Yesterday we went to this year's Del Rey Day, a community event sponsored by the Del Rey Neighborhood Council. I appreciate the council's effort to build a sense of community with an event like this, but it doesn't seem to be working. Every year there appears to be less people attending the event. It always feels like the only people there are the ones who had something to do with planning the event itself.
Del Rey suffers from a lack of identity. Few people in Del Rey would be able to tell you there is such a thing as Del Rey, let alone the fact that they live or work there. It really is an adjacent to community. It is the part that is left over after defining the boundaries of Marina Del Rey, Mar Vista, Culver City, and Playa Vista. There is no part of Del Rey that feels like the center of the community. Few, if any, real estate agents use the term Del Rey when advertising properties. If you tell someone you live in Del Rey, they will try to correct you and say "You mean Marina Del Rey? Playa Del Rey?". If you tell a cab driver at LAX to take you to Del Rey, they will give you a blank stare.

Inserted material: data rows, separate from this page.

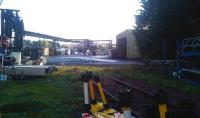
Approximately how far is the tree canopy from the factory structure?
19821 mm

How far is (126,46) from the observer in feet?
145

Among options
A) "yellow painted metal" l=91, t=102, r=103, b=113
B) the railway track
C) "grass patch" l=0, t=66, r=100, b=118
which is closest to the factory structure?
the railway track

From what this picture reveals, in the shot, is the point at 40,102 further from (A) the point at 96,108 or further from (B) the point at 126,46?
(B) the point at 126,46

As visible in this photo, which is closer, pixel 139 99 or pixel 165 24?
pixel 139 99

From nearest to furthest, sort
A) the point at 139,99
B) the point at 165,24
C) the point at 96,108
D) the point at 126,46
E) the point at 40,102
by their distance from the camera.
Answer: the point at 96,108, the point at 40,102, the point at 139,99, the point at 165,24, the point at 126,46

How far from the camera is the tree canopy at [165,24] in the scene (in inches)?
698

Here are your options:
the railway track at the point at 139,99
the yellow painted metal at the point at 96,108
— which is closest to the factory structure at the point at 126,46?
the railway track at the point at 139,99

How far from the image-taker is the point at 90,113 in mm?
7363

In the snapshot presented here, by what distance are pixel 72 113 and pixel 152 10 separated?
1342cm

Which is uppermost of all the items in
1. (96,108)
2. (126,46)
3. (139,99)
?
(126,46)

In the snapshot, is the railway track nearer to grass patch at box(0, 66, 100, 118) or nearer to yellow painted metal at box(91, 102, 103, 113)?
yellow painted metal at box(91, 102, 103, 113)

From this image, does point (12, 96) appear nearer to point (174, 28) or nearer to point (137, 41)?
point (174, 28)

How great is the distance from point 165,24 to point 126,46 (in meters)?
25.3

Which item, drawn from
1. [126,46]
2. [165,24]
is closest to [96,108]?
[165,24]
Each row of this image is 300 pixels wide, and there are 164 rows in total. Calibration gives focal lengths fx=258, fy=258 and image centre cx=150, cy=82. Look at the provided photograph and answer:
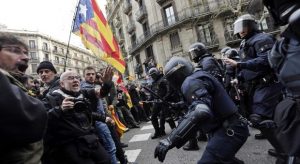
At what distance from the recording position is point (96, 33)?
581 centimetres

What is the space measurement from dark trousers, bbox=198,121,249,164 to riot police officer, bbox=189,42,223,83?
1534 millimetres

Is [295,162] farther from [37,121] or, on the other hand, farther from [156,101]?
[156,101]

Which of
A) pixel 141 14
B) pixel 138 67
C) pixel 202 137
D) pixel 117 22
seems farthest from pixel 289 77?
pixel 117 22

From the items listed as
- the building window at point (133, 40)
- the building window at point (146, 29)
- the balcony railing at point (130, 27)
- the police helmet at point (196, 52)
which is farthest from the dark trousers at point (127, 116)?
the building window at point (133, 40)

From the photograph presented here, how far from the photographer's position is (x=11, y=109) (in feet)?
3.93

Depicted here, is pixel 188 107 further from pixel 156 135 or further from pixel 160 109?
pixel 160 109

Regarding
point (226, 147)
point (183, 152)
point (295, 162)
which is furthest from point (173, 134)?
point (183, 152)

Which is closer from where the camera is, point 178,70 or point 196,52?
point 178,70

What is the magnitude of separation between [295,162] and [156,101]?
492 centimetres

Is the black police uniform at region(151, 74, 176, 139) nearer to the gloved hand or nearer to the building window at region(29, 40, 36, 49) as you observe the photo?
the gloved hand

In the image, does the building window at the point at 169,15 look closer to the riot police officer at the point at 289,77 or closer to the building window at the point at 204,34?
the building window at the point at 204,34

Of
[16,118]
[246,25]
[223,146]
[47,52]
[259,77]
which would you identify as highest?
[47,52]

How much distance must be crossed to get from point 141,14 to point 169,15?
3.89m

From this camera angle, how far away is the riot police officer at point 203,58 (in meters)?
3.87
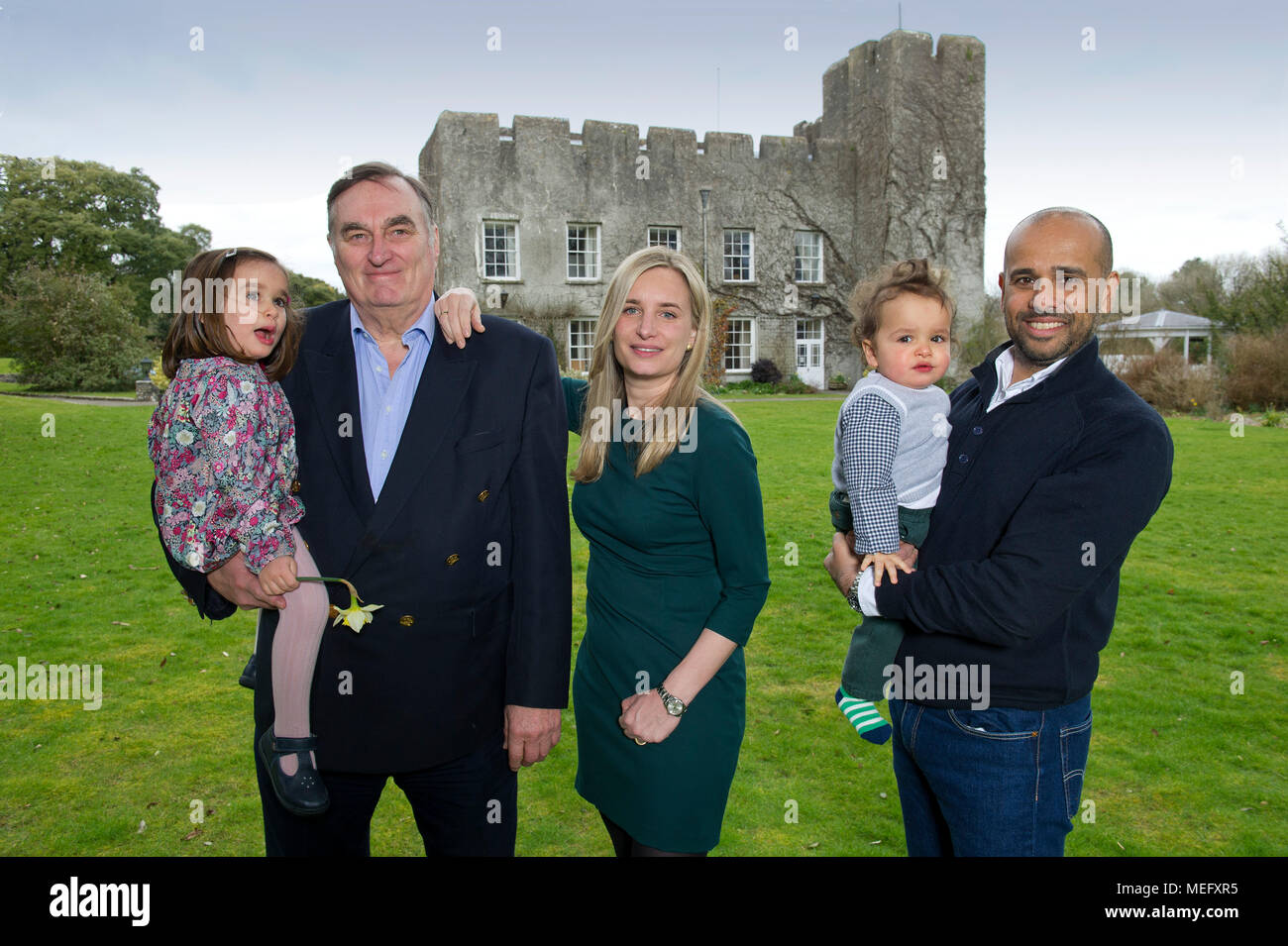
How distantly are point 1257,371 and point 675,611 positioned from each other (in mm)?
23789

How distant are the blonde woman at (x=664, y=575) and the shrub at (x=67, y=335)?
1059 inches

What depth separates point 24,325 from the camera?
23594mm

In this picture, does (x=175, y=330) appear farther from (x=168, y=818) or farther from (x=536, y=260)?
(x=536, y=260)

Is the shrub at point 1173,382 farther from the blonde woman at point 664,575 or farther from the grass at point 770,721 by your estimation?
the blonde woman at point 664,575

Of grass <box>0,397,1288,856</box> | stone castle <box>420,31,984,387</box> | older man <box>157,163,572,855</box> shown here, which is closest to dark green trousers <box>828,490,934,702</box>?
older man <box>157,163,572,855</box>

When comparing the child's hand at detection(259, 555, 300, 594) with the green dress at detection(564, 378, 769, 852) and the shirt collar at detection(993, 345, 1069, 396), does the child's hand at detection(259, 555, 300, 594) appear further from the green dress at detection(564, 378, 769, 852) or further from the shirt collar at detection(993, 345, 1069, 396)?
the shirt collar at detection(993, 345, 1069, 396)

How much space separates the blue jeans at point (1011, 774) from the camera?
226 centimetres

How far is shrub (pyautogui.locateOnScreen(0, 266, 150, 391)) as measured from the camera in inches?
936

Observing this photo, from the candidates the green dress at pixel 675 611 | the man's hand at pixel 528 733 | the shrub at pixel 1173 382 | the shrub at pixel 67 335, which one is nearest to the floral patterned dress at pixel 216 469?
the man's hand at pixel 528 733

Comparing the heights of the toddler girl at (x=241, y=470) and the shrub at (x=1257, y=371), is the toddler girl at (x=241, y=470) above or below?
below

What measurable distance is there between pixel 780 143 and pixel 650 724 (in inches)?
1125
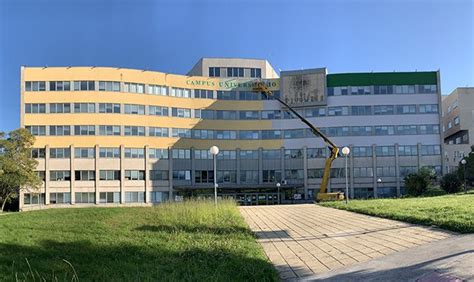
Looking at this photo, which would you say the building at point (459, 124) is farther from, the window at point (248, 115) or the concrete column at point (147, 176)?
the concrete column at point (147, 176)

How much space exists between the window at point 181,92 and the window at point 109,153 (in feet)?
45.0

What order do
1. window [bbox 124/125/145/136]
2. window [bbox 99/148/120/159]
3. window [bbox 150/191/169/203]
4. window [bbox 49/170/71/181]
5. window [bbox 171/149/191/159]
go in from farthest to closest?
window [bbox 171/149/191/159]
window [bbox 150/191/169/203]
window [bbox 124/125/145/136]
window [bbox 99/148/120/159]
window [bbox 49/170/71/181]

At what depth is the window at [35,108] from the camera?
67.3 m

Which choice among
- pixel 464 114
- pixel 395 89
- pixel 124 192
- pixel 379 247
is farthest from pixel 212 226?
pixel 464 114

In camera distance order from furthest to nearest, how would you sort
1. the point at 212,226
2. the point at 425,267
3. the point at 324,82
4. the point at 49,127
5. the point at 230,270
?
the point at 324,82
the point at 49,127
the point at 212,226
the point at 230,270
the point at 425,267

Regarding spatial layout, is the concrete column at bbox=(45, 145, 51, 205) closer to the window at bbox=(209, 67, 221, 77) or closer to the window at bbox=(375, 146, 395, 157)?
the window at bbox=(209, 67, 221, 77)

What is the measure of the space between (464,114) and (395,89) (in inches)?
932

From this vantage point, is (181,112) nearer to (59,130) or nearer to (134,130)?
(134,130)

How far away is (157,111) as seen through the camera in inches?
2793

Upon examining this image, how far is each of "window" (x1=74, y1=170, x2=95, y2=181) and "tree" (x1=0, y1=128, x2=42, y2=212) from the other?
578cm

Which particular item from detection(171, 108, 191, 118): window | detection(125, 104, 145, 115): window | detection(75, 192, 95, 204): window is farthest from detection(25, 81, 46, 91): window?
detection(171, 108, 191, 118): window

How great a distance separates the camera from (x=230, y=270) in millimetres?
7371

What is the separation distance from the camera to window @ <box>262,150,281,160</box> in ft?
247

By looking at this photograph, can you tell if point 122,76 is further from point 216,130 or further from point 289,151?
point 289,151
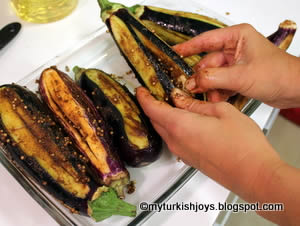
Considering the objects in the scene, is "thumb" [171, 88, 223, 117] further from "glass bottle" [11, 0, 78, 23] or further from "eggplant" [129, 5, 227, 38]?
"glass bottle" [11, 0, 78, 23]

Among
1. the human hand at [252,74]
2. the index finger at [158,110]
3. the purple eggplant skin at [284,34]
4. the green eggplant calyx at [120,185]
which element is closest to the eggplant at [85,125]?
the green eggplant calyx at [120,185]

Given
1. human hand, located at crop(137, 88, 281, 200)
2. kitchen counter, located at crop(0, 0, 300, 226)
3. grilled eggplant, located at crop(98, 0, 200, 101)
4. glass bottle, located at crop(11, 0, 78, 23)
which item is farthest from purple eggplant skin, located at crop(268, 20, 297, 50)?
glass bottle, located at crop(11, 0, 78, 23)

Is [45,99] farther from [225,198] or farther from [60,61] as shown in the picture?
[225,198]

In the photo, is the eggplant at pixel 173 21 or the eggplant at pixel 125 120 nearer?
the eggplant at pixel 125 120

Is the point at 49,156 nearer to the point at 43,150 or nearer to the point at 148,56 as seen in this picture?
the point at 43,150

This year they held the Del Rey Neighborhood Council officer elections at the Marina Del Rey Middle School to coincide with Del Rey Day. That was a good idea. They were able to muster up 137 voters according to the preliminary results. I think this was more voters than they've had in the past. Almost all the officer seats up for grabs had only one candidate to choose from which didn't make for a very exciting election. The only contested seat was for 2nd Vice President which was won by write-in candidate Katia D'Amico by a narrow margin. Katia told me that she ran at the last minute because she was concerned that there would otherwise be no Latino representation on the board for an area with quite a large Latino population.